## Document excerpt
*****
Plenty of scholars and journalists have written histories of these contentious terms, “intersectionality” and “critical race theory.” Now Crenshaw has written something different: a history of herself. In “Backtalker: A Memoir” (Simon & Schuster), she frames her life and her remarkably influential career as one long fight against various forms of exclusion and unfairness. Like many radical thinkers, she seems to harbor a certain ambivalence about radicalism itself. She tends to present her ideas as sensible and traditional—the reasonable conclusions of a clear-eyed intellectual who simply refused to shut up about what she witnessed and experienced. At times, she seems genuinely puzzled by the controversy her ideas have aroused, among both potential allies and dedicated opponents. Near the end of the book, she writes about what it was like to hear her coinages taken up by people who had doubtless never opened a law journal. “Fox TV jumped on the bandwagon, amplifying efforts by a few dedicated extremists to attack critical race theory as ‘divisive,’ ‘dangerous,’ and ‘un-American,’ ” she writes, and though it’s clear that the people on television didn’t consider these descriptions to be compliments, Crenshaw might have taken them as such. Neither of the movements she named was designed for mainstream acceptance. C.R.T. was born as an insurgent project, and intersectionality was once a critique of the civil-rights movement. What are they now?
On a quiet street on the north side of Canton, Ohio, there is a sign marking Kimberle Gardens, a small public-housing complex. It was named for Kimberlé Crenshaw by her father, Walter, Jr., who worked for the city’s public-housing authority. Crenshaw’s mother, Marian, was a teacher, and when she was pregnant she agreed to let Crenshaw’s big brother, Mantel, name his baby sister. He chose “Kim,” for his favorite actress, Kim Novak, and the family transformed “Kim” into “Kimberlé,” a name that few would guess had any connection to a blond movie star. Walter was an accomplished singer and Marian played the piano, but Crenshaw evidently did not inherit a talent for music. Her mother offered her a consolation that proved accurate: “Don’t worry baby, you can talk!” Crenshaw delivered her first speech at the age of eight, in church, in 1968: Martin Luther King, Jr., had just been assassinated, and the pastor asked for comment. “Before I thought better of it, I was on my feet,” she writes, and she remembers “exhorting everyone not to let Dr. King’s death be the end of our freedom struggle.” At least in retrospect, Crenshaw’s childhood unspools like an extended freedom struggle. When she was six, she writes, a white teacher stubbornly declined to cast her in the role of princess in a classroom game, so her parents had the teacher come to the house to make amends. (It was, she writes, a “profound recognition,” and a way of counteracting the “thoughtless devaluation faced by little Black girls.”) In seventh grade, a racist classmate tormented her, enabled by the careful neutrality of many so-called friends, whom she likens to Swiss bankers hoarding Nazi gold. As an adolescent, Crenshaw clashed with her aunt’s new husband and, she says, found herself on the receiving end of a “rage-filled verbal assault,” while her aunt declined to intervene. (“This was male supremacy at work,” she writes.) And, after some unhappy years at an almost all-white Christian school, she transferred to a more diverse public school, writing, “I went running from that dreadful place like Harriet Tubman.”
*****
## Extracted data
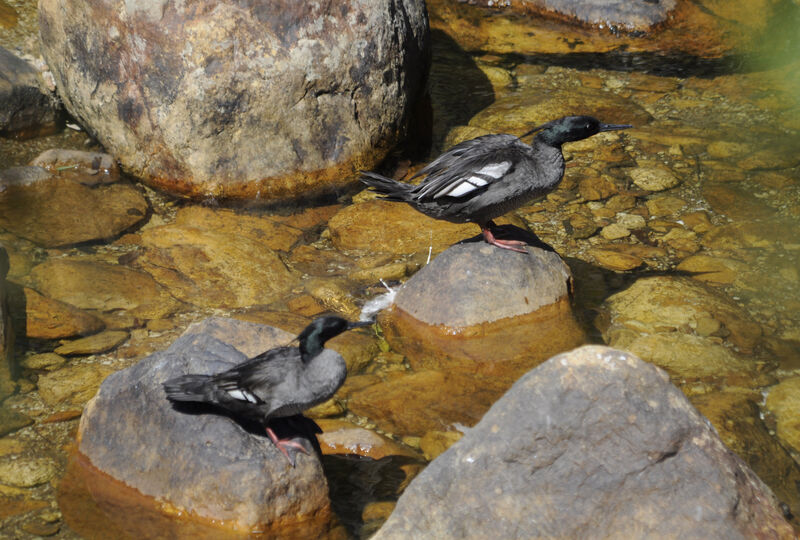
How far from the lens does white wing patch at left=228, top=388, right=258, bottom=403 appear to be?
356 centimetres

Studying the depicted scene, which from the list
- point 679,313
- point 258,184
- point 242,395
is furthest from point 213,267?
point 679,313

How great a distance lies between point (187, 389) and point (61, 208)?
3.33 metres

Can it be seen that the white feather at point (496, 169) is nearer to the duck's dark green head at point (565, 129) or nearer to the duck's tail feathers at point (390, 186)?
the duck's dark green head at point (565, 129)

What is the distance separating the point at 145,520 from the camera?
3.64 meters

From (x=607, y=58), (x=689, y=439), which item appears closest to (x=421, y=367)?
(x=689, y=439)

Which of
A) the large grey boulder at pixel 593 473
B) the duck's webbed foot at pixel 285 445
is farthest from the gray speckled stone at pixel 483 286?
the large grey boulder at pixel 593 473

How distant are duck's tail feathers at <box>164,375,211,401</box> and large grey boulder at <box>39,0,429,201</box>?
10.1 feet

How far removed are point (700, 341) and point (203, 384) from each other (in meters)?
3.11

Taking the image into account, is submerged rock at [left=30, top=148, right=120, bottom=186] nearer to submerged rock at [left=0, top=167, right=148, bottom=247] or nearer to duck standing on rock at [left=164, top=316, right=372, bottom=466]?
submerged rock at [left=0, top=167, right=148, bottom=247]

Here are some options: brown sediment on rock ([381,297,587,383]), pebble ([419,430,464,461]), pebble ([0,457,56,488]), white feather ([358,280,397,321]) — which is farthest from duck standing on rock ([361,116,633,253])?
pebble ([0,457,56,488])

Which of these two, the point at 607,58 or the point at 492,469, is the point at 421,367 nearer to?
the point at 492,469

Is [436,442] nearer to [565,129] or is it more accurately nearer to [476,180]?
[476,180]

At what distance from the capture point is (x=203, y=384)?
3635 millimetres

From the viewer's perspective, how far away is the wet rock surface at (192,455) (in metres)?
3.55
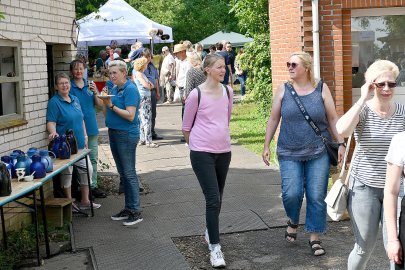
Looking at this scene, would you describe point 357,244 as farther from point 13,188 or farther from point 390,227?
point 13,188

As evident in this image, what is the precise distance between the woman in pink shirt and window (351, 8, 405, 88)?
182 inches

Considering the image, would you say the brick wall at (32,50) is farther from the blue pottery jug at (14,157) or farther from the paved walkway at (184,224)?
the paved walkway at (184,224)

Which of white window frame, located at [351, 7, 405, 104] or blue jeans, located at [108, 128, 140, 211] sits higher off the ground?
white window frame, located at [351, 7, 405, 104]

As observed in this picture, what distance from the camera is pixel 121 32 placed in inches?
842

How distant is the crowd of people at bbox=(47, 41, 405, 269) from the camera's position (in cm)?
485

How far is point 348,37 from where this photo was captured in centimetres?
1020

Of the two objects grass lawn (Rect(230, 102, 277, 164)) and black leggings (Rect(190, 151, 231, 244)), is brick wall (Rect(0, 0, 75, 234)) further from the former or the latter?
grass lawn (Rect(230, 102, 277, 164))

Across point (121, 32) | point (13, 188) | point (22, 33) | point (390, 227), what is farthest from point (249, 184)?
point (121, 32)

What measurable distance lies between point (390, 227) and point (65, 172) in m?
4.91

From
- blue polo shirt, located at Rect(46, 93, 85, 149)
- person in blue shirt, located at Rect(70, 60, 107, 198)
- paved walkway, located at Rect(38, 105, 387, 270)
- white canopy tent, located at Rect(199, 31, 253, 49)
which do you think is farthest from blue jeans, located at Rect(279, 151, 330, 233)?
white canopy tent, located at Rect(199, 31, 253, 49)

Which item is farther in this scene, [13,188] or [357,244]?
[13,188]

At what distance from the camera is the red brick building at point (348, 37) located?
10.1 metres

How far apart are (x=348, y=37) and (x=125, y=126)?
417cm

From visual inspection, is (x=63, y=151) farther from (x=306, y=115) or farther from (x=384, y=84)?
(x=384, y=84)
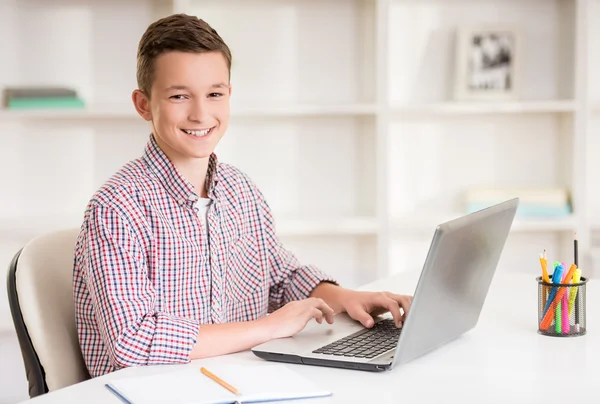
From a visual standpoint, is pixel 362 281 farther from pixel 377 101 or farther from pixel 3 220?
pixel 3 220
*****
## What is asked
Please carry on the passage about Kimberlé Crenshaw's memoir, starting right after its last sentence.

## Output for this task
Not all of Crenshaw’s struggles held obvious political lessons. Her father died young, when she was ten—and so, shockingly, did her brother, who was shot to death at Wilberforce, the historically Black college he attended, during a student brawl. Crenshaw went to Cornell, where her life was almost derailed, even ended, by an ex-boyfriend she describes as obsessive and abusive. Inspired by her father, who had been studying for a law degree when he died, she made her way to Harvard Law School, where she fell in with a politically engaged group of students who were pushing the school to hire more Black professors and to offer a course specifically about race and the law. (They also agitated, unsuccessfully, for what was known as a “no-hassle pass,” which would have given students the right not to be catechized by professors.) Their activism was a tribute to Derrick Bell, an influential legal theorist who had become Harvard’s first tenured Black law professor, in 1982, and had recently left, precisely because he felt the administration was moving too slowly in diversifying the senior faculty. (In 1998, Lani Guinier became the first Black woman to receive tenure at Harvard Law.) In Crenshaw’s view, the school offered courses full of “cold artifacts” rather than warm-blooded evocations of the Black people and neighborhoods she wanted to help. In some ways, her life at Harvard was the logical continuation of her life in Ohio, and of her precocious determination to find a way to continue the struggles of Martin Luther King, Jr.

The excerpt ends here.